Google finally blew up its notification and permissions system — and made it much more like Apple’s. Instead of an app user being forced to opt-in to all notifications and data sharing in order to install an app, they will be instead be given the choice at the time when certain features are being used. It’s a big improvement for everyone — and one that is long overdue.

Better Deep Linking

Developers can now verify their links to tell the Android operating system to open a specific app — rather than the user having to choose which application they’d like to open. Deep linking has long been a pain point with users when clicking links between web pages, emails and apps; this is a welcome step for both consumers and developers.

Biggest Disappointment: Not Enough Visionary Stuff

While there’s only so much you can cover in a 2.5 hour keynote, Google shied away from some of the more visionary, hotbed topics in mobile — including wearables, healthcare, VR and upcoming hardware.

Many (including us) thought there was a chance Google would make a big cross-platform play by extending Android Wear to iOS — but it didn’t. We were disappointed overall in the lack of progress with Android Wear — Google’s news seemed mostly like catchup-to-Apple-Watch features, including a quick demo of a nifty emoji translator that takes a finger sketch on a watch screen and converts it to an authentic emoji (yes, we just used the words “authentic” and “emoji” together — oy).

We were also hoping that given Google’s expertise with big data and analytics, it would address opportunities around mobile and healthcare — as Apple is with its ResearchKit.

Virtual reality continues to be a huge story — and it was a big focus for Facebook at the recent F8 Conference. But at the I/O keynote, it was a quick hit reference including an announcement of Cardboard 2.0 and — NEXT topic!

Outside of Cardboard 2.0, there was very little talk of new hardware in general. Though lines to pick up a complimentary Nexus 9 on Friday were long, Google did little to excite hardware junkies about upcoming devices. Of course, it is a developer conference, but Google has spent more time hyping new hardware at past events.

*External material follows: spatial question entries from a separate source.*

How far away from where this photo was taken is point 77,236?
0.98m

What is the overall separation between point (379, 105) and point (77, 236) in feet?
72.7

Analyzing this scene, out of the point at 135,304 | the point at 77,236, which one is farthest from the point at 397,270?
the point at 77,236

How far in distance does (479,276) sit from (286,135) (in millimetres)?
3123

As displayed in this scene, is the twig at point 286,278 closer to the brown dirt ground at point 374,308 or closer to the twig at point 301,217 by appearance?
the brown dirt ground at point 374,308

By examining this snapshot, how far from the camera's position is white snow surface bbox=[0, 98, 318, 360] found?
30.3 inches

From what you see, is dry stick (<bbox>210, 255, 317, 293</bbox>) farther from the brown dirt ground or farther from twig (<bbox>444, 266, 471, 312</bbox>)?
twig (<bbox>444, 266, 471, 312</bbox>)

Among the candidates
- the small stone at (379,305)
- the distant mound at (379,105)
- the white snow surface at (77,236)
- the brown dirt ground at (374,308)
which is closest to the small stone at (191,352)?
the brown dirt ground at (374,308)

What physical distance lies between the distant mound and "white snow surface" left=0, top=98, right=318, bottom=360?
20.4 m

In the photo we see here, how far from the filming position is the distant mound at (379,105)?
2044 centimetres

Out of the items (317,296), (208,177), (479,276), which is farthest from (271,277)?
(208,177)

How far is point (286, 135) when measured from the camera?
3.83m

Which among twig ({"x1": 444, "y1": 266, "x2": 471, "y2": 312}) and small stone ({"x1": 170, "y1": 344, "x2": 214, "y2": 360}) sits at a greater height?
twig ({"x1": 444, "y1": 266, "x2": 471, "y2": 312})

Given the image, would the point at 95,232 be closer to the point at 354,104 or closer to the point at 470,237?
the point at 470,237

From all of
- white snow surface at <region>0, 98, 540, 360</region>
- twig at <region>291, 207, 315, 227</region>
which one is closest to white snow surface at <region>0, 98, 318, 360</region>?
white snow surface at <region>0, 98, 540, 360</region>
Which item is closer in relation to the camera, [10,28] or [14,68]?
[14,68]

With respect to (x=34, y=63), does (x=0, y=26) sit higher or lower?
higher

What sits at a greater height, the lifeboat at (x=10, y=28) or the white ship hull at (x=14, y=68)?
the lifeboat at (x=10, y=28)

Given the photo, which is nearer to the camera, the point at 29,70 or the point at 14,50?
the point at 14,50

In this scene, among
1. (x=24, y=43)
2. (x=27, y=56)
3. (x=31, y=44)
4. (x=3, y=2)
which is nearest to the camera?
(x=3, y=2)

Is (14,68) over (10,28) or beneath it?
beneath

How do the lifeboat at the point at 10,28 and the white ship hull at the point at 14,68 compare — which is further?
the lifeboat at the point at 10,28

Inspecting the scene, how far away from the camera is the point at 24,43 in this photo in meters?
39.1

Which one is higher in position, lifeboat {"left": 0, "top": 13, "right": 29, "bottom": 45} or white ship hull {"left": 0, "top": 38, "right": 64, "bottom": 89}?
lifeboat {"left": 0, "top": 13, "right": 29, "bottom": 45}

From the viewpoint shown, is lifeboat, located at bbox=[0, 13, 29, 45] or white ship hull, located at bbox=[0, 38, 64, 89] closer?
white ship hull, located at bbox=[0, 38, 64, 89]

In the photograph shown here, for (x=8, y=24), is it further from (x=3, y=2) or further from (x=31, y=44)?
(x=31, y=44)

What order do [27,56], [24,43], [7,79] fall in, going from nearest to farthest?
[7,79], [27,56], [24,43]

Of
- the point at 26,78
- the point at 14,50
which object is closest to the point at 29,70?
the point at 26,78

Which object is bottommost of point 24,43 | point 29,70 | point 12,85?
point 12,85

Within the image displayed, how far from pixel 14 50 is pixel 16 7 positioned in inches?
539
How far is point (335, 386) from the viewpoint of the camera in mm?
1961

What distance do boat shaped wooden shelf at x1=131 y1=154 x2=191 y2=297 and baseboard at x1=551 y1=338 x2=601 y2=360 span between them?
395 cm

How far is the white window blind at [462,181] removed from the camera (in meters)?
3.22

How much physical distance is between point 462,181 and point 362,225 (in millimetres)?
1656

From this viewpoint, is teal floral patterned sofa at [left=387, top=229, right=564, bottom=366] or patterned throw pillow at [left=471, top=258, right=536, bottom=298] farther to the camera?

All in all, Google seemed content focusing its keynote on evolutionary improvements to Android rather than revolutionary ideas. And maybe that’s the right thing given the plight of high-profile announcements of projects like Google Glass still fresh in our minds. But it still was disappointing not to see a little more futuristic vision from Google, so to speak.

Overheard at ArcTouch HQ

Part of the spectacle of show keynotes like I/O and at WWDC is seeing the reaction to different unveilings in real time. Here are a few of the comments overheard within the confines of ArcTouch during the keynote:

  • “HBO Now is the tipping point for cord cutters.” — Google announced that HBO Now will be on Android Play, which could cause more people to ditch their TV subscriptions in favor of streaming content.
  • “Cue the Brillo Pads” — After Google announced its new IoT standard Brillo, a familiar household brand came to mind.
  • “Store. Organize. Share — haven’t we heard this before?”  — Google Photos’ topline capabilities sound a lot like every other photo management software that’s come out in the past 15 years. Though we can tell you from our early experiences it is different.
  • “Power management is never sexy — but always a big pain point.” — There’s been very little coverage of the power improvements promised in Android M — but it might be the thing that impacts the common Android phone user the most on a daily basis.
  • “Is modifying website content on the fly a rights violation?” — This interesting question was posed after Google announced as part of its Android One initiative that it will dynamically optimize web pages in places where Internet connection speeds are low and load times are high.
  • “NEVER put something in your smart home called HAL.” — After a diagram of Brillo included HAL (hardware abstraction layer), it conjured up a sense of panic because of this scene from Stanley Kubrick’s classic film 2001: A Space Odyssey.